== What needs to be done ==
From the first line to the last, output the records exactly and drop any images.

(Crawled caption data)

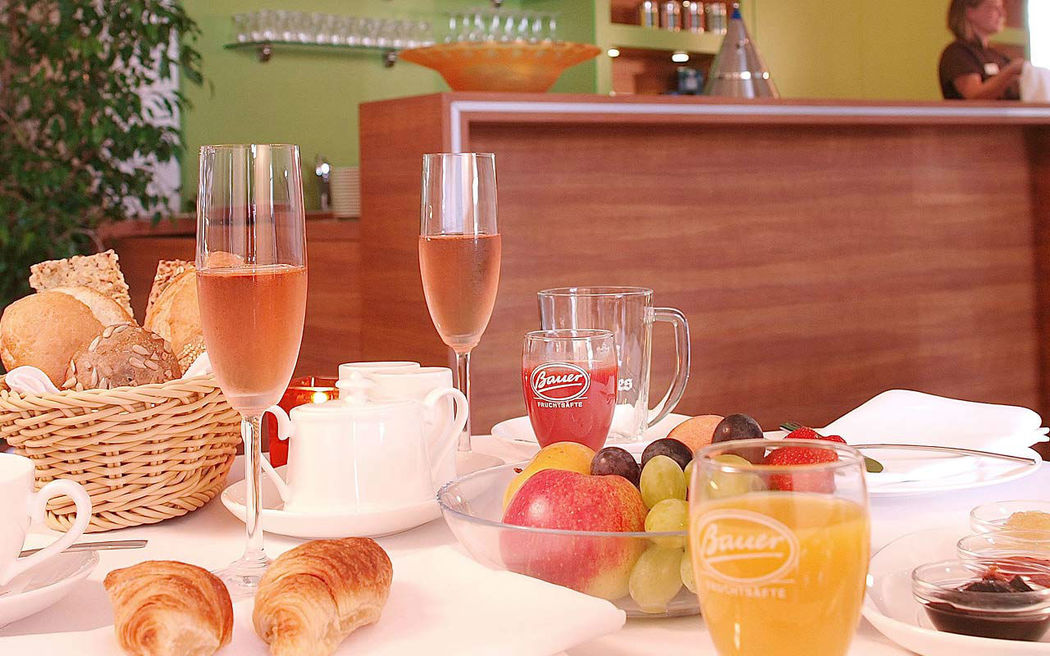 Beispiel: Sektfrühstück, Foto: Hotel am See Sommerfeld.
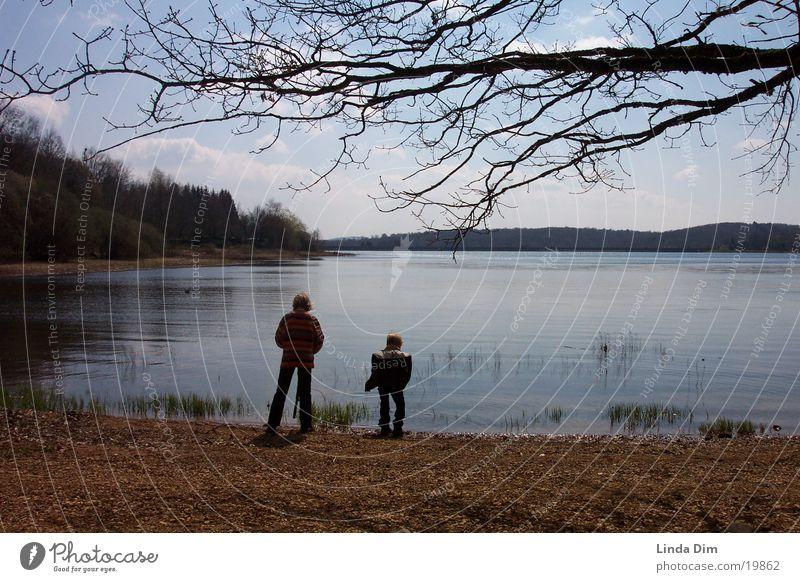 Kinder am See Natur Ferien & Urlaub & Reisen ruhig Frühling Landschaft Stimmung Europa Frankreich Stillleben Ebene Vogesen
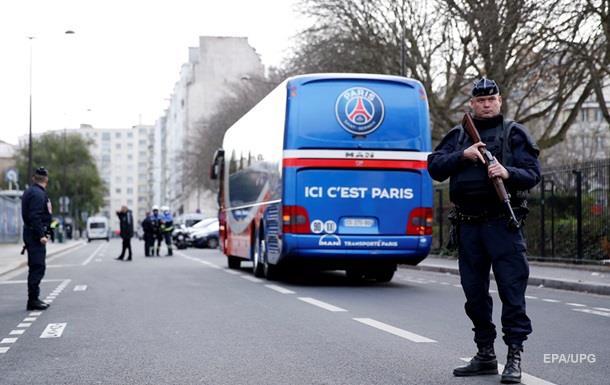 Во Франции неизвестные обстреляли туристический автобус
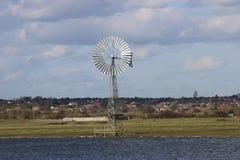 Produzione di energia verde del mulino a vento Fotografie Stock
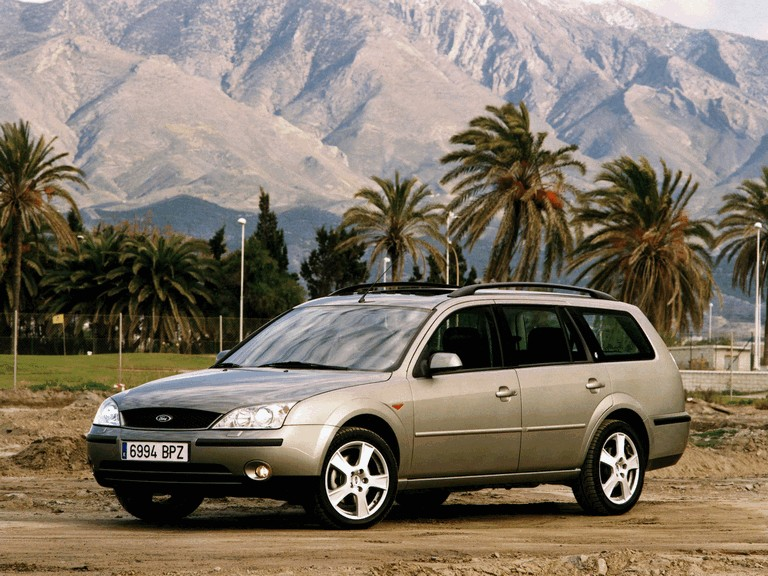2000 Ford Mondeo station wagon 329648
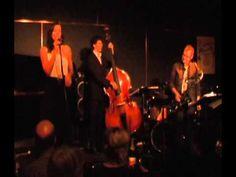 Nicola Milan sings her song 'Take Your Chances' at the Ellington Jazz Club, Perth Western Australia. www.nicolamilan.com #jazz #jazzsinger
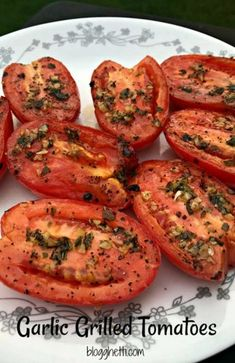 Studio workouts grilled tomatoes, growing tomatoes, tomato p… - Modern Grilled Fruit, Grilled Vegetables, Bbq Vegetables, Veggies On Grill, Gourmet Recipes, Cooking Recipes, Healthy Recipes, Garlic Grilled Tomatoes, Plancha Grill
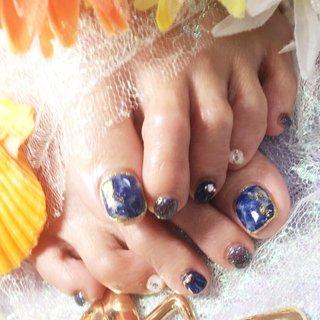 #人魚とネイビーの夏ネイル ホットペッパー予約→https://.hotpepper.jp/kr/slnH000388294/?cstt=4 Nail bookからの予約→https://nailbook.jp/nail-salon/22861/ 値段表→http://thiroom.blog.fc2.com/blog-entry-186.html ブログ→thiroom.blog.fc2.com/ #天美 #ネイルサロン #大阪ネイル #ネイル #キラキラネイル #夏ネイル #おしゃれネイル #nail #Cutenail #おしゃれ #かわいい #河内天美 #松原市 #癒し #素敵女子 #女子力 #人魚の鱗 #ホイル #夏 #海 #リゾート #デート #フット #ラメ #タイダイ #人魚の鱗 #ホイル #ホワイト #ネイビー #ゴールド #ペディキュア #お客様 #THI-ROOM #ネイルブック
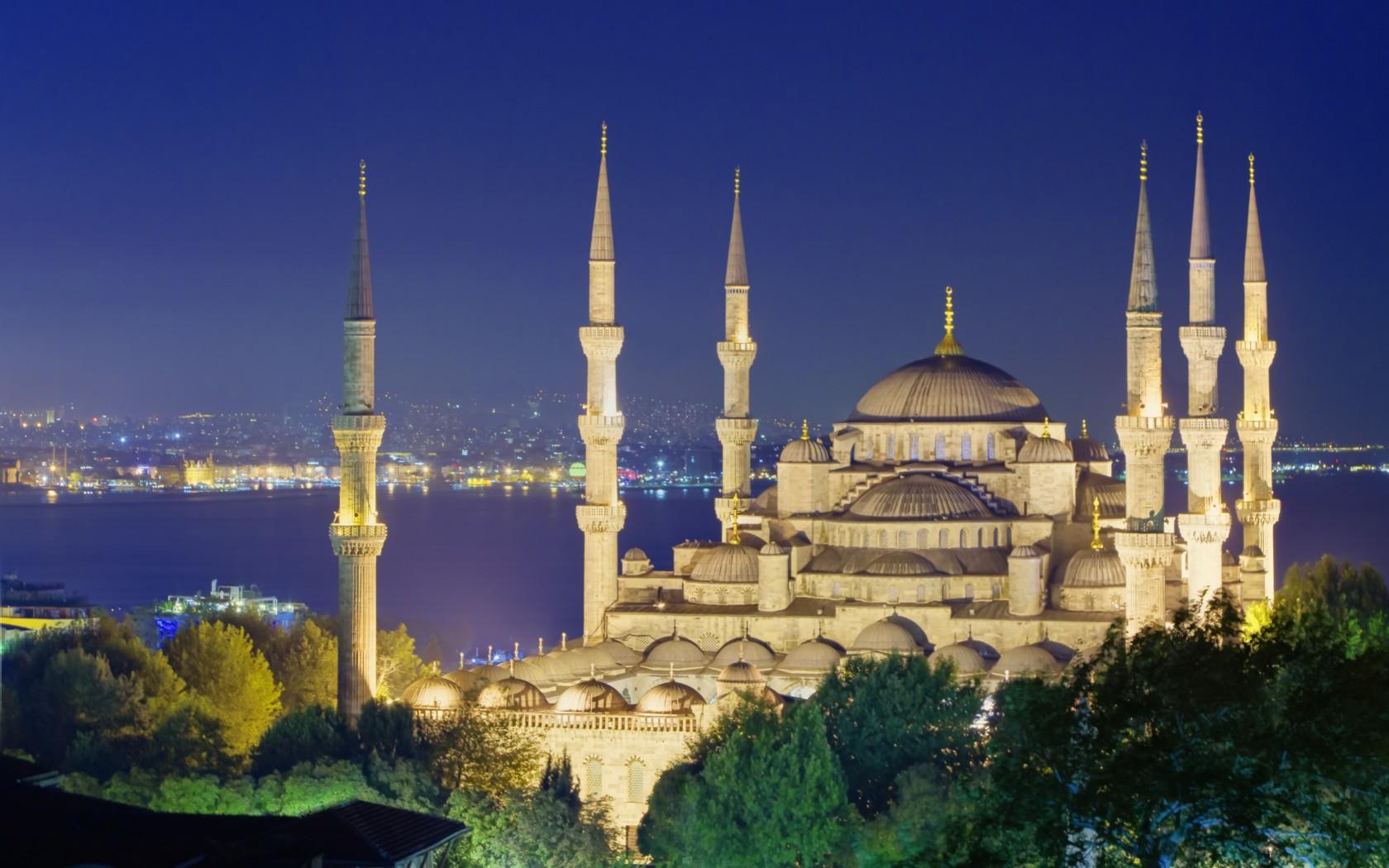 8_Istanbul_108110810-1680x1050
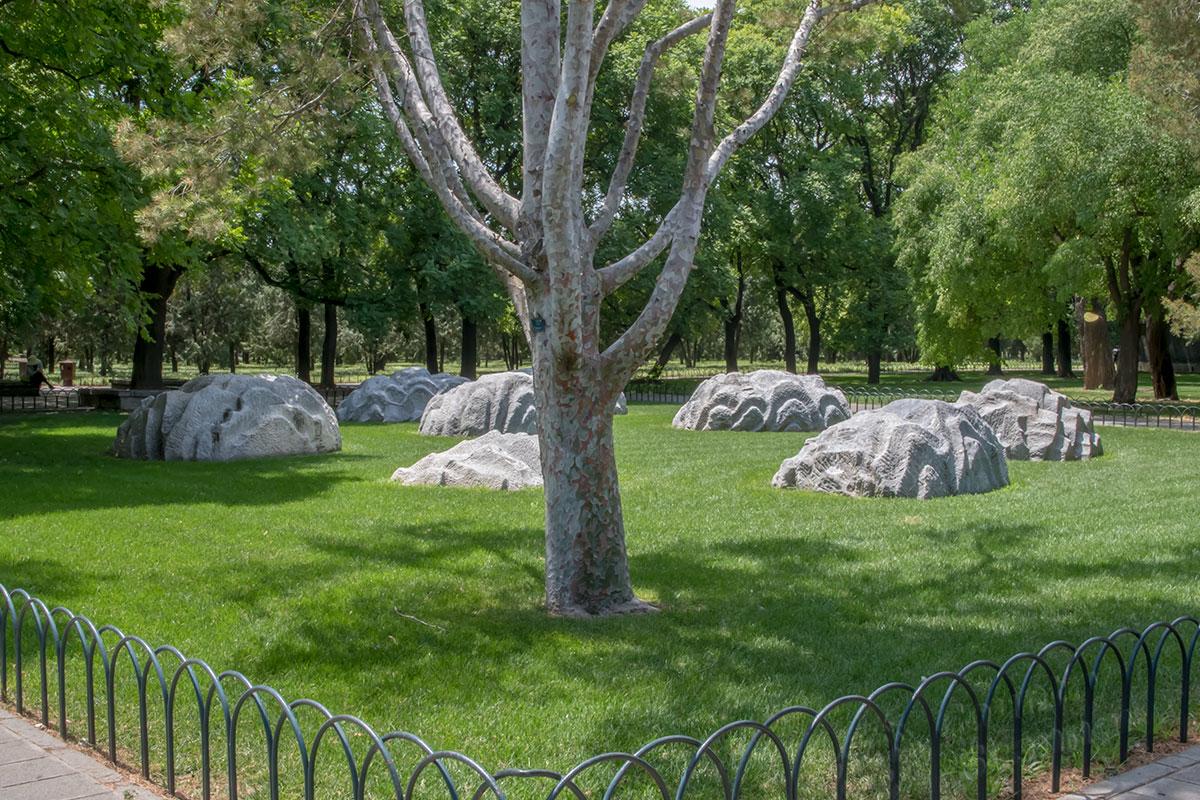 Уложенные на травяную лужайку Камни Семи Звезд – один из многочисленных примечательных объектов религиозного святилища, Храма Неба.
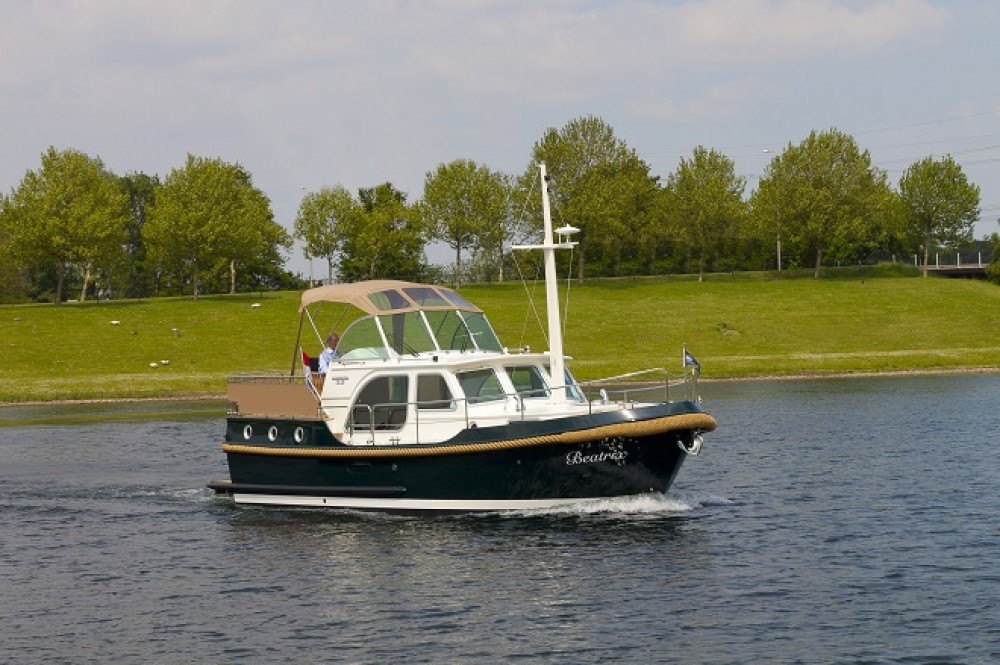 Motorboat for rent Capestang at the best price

== Solution for this task ==
 Beispiel: Sektfrühstück, Foto: Hotel am See Sommerfeld.
 Kinder am See Natur Ferien & Urlaub & Reisen ruhig Frühling Landschaft Stimmung Europa Frankreich Stillleben Ebene Vogesen
 Во Франции неизвестные обстреляли туристический автобус
 Produzione di energia verde del mulino a vento Fotografie Stock
2000 Ford Mondeo station wagon 329648
 Nicola Milan sings her song 'Take Your Chances' at the Ellington Jazz Club, Perth Western Australia. www.nicolamilan.com #jazz #jazzsinger
 Studio workouts grilled tomatoes, growing tomatoes, tomato p… - Modern Grilled Fruit, Grilled Vegetables, Bbq Vegetables, Veggies On Grill, Gourmet Recipes, Cooking Recipes, Healthy Recipes, Garlic Grilled Tomatoes, Plancha Grill
 #人魚とネイビーの夏ネイル ホットペッパー予約→https://.hotpepper.jp/kr/slnH000388294/?cstt=4 Nail bookからの予約→https://nailbook.jp/nail-salon/22861/ 値段表→http://thiroom.blog.fc2.com/blog-entry-186.html ブログ→thiroom.blog.fc2.com/ #天美 #ネイルサロン #大阪ネイル #ネイル #キラキラネイル #夏ネイル #おしゃれネイル #nail #Cutenail #おしゃれ #かわいい #河内天美 #松原市 #癒し #素敵女子 #女子力 #人魚の鱗 #ホイル #夏 #海 #リゾート #デート #フット #ラメ #タイダイ #人魚の鱗 #ホイル #ホワイト #ネイビー #ゴールド #ペディキュア #お客様 #THI-ROOM #ネイルブック
 8_Istanbul_108110810-1680x1050
 Уложенные на травяную лужайку Камни Семи Звезд – один из многочисленных примечательных объектов религиозного святилища, Храма Неба.
 Motorboat for rent Capestang at the best price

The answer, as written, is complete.